## Source

———

Admiral Shayell, the first Lord Pharos and founder of a line of noble lighthouse-keepers who would play a major part in the history of New Albion, is yet another example of how my interest in history intersected with my fiction writing. In some of my researches into naval history I had come across the history of a Royal Navy admiral by the name of Sir Clowdisley Shovell, who died in a shipreck among the Scilly Isles in 1707. Because of a story that he'd hanged a sailor as a mutineer for trying to warn him of the fatal navigation error that was sending the fleet onto the rocks, his name was getting used to pillory present-day bad bosses.
This bothered my historical sense, but at the time I wasn't motivated to do anything about it. Then I came across a portrait of the man, and suddenly he became a person to me and I cared about him. Even as I was researching historical sources in a search for the truth about his character, the story of the wreck was linking up with an old idea I'd had for a fantasy story about a girl who could hear dolphins and was being used to hunt a "unicorn" (narwhal).

———

## Recorded information
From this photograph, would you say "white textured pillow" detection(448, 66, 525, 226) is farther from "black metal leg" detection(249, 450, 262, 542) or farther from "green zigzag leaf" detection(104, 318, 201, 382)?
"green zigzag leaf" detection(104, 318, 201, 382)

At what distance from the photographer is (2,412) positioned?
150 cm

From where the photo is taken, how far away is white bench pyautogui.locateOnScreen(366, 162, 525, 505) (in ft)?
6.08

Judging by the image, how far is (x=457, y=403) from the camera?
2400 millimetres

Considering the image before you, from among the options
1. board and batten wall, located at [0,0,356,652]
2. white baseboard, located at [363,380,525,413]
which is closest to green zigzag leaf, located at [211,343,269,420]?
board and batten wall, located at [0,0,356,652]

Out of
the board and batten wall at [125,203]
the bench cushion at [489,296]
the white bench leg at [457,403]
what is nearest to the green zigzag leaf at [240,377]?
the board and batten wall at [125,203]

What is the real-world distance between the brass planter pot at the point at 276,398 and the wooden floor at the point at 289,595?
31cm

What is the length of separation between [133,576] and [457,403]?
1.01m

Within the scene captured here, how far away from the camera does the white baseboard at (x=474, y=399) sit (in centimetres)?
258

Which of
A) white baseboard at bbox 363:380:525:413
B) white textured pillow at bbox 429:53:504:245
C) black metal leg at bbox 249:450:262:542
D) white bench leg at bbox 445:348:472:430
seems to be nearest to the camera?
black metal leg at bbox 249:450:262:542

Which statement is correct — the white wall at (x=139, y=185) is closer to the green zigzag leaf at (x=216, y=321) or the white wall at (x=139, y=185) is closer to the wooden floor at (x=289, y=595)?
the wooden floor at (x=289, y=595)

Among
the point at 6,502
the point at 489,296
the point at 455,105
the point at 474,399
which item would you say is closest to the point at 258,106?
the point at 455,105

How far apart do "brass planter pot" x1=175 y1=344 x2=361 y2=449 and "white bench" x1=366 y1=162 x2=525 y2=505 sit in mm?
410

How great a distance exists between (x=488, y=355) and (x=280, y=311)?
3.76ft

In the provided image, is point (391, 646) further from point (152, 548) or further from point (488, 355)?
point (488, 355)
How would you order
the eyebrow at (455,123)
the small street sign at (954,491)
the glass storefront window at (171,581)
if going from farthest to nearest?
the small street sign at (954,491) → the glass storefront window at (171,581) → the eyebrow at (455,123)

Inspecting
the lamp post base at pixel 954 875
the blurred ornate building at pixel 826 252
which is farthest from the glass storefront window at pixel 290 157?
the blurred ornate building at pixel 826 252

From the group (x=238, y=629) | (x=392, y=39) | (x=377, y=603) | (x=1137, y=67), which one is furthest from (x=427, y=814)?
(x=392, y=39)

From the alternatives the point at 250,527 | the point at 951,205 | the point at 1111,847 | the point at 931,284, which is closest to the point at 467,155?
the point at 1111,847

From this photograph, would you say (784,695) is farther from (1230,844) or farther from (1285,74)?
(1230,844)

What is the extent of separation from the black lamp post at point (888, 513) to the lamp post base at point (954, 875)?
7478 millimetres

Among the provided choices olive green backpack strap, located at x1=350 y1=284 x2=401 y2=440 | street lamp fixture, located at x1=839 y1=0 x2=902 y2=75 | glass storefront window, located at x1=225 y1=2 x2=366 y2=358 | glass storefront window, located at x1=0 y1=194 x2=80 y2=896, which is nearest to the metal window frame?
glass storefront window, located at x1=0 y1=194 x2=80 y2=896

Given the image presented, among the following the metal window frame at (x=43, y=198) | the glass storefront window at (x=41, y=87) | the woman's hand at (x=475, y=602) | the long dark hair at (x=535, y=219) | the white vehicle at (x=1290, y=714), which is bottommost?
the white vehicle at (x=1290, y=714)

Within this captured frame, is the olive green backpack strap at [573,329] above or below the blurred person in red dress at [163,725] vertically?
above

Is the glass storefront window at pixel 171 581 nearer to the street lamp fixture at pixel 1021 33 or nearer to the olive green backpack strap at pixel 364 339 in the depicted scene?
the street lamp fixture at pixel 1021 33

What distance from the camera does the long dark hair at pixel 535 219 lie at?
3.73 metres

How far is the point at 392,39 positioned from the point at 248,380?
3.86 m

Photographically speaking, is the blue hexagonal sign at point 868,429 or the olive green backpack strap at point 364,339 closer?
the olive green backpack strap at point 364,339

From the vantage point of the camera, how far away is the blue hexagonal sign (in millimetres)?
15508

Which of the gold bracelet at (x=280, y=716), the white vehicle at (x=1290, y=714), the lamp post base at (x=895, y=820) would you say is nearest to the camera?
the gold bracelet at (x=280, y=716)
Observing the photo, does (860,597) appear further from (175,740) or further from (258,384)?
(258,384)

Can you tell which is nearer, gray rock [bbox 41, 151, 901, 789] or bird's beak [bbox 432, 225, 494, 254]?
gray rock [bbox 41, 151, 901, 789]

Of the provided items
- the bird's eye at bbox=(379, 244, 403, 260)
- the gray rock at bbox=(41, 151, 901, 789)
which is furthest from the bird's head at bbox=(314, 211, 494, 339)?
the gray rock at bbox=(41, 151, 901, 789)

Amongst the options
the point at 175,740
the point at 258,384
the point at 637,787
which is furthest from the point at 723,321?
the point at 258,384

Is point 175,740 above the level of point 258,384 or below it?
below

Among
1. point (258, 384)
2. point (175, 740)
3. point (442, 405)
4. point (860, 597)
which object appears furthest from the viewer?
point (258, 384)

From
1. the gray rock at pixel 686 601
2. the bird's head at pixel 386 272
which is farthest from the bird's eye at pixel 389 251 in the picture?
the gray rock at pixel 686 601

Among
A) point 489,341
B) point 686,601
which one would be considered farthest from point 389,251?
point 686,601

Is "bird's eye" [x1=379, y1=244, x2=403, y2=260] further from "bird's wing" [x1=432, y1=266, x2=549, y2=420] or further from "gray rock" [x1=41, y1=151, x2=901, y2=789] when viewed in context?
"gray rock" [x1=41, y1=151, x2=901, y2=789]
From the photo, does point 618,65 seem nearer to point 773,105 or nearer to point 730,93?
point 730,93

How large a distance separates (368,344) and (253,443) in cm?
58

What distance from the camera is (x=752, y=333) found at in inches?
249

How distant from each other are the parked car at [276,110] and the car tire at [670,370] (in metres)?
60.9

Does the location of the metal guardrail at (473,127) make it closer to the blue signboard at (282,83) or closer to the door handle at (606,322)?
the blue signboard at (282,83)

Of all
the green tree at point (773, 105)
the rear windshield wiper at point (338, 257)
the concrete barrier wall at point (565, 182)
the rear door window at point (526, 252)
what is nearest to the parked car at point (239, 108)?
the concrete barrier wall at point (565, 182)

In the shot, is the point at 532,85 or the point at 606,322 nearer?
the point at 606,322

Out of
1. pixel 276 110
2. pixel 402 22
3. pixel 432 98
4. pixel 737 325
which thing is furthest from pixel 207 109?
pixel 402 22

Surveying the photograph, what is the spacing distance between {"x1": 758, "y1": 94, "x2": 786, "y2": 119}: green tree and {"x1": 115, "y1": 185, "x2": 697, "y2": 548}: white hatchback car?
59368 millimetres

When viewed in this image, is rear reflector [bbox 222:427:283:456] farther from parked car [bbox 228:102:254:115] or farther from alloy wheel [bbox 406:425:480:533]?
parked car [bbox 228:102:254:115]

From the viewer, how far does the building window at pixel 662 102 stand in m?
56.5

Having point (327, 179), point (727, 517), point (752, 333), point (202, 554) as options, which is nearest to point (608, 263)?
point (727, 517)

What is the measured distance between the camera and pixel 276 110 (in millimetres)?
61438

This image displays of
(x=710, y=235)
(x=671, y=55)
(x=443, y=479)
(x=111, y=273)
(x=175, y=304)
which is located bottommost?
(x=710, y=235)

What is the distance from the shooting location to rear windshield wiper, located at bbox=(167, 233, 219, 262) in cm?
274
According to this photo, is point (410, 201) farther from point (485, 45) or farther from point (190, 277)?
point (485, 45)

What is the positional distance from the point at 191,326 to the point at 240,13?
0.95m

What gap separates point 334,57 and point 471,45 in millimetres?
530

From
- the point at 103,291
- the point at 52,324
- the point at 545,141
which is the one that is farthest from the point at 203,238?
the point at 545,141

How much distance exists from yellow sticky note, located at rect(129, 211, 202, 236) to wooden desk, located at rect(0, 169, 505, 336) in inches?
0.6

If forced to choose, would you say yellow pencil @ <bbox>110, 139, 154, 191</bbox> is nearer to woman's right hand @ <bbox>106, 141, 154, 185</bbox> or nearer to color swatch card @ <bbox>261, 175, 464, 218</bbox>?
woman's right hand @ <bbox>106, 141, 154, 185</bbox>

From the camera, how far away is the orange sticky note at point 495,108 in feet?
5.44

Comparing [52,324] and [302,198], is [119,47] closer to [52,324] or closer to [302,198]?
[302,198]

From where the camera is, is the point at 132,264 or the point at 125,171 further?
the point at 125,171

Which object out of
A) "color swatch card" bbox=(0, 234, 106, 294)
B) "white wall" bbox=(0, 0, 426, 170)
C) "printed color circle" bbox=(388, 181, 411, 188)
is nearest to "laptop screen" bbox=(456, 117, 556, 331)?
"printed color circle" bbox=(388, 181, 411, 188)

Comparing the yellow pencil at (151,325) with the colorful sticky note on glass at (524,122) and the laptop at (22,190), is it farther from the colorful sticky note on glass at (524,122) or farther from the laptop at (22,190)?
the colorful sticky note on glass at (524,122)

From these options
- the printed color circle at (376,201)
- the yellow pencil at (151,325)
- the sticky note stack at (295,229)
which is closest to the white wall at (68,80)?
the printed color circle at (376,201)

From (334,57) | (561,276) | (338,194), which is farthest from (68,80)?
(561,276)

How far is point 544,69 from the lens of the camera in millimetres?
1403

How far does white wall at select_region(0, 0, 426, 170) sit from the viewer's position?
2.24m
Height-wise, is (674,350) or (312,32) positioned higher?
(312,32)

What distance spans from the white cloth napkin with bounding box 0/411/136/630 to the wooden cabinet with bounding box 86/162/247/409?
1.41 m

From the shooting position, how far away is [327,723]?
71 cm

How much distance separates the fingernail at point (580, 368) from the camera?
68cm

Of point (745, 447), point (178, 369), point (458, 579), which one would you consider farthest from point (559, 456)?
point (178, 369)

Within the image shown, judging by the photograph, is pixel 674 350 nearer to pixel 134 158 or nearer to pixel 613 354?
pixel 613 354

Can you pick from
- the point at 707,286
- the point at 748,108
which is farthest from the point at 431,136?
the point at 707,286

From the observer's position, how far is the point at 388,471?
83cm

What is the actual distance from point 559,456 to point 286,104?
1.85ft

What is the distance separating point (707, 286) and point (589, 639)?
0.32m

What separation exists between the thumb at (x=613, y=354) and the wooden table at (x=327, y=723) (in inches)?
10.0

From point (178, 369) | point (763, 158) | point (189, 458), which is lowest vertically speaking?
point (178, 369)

———

## Parts of the exercise
- A) Answer these from the Admiral Shayell passage:
(i) In what year did Sir Clowdisley Shovell die?
(ii) Among which islands was he wrecked?
(iii) What animal was the "unicorn" in the writer's old fantasy idea?
- B) Does the Admiral Shayell passage agree with each statement? Answer yes or no, and quote the words that decide it.
(i) Admiral Shayell was the first Lord Pharos.
(ii) Seeing a portrait of Shovell made the writer care about him.
(iii) On first meeting the mutineer story, the writer set out at once to clear Shovell's name.
- C) Could you carry on the Admiral Shayell passage from the point where it stops?
You won't need the items at all.

## Answers provided
- A)
(i) 1707
(ii) The Scilly Isles
(iii) A narwhal

- B)
(i) Yes: "Admiral Shayell, the first Lord Pharos"
(ii) Yes: "Then I came across a portrait of the man, and suddenly he became a person to me and I cared about him."
(iii) No: "This bothered my historical sense, but at the time I wasn't motivated to do anything about it."

- C)
Suddenly the story began to form in my mind of Rissa, a young orphan girl captured by a thief-taker, who sells her thief-bond to an admiral who has been ordered to capture a unicorn for the king. I used the alternate spelling "Cloudesley" for his first name and figured out a series of orthographic twists that could make the surname into "Shayell." As the character became a sort of magical alternate to the historical admiral, it seemed natural to set it in Ixilon, and specifically in New Albion.
So Rissa is in the icy North Atlantic, hating the admiral for his power over her, yet subconsciously growing fond of him. No sooner have they taken the unicorn's horn than they become lost in thick fog and storms. When the dolphins warn Rissa that they're not coming into Mandarkeel at all, but running straight at the rocks of Cape Cod, she knows she has to warn the admiral. Although he refuses to listen, he cuts her some slack because she is just a street urchin and couldn't possibly know that it's mutiny for common sailors to meddle in navigation. He sends her back on deck, warning her never to speak of their conversation again.
From there I took Rissa through the shipwreck and offered her the chance to murder the admiral and steal the emerald ring that held the spell binding her to him. I'd originally intended it to be a single story, but my mind kept grinding away at what would happen to them afterward. Suddenly I had at least three more stories in the works and their descendants were becoming major players in the later history of Ixilon, where most of my novels were set.
As usual, part of the creation of the stories included drawing scenes from them.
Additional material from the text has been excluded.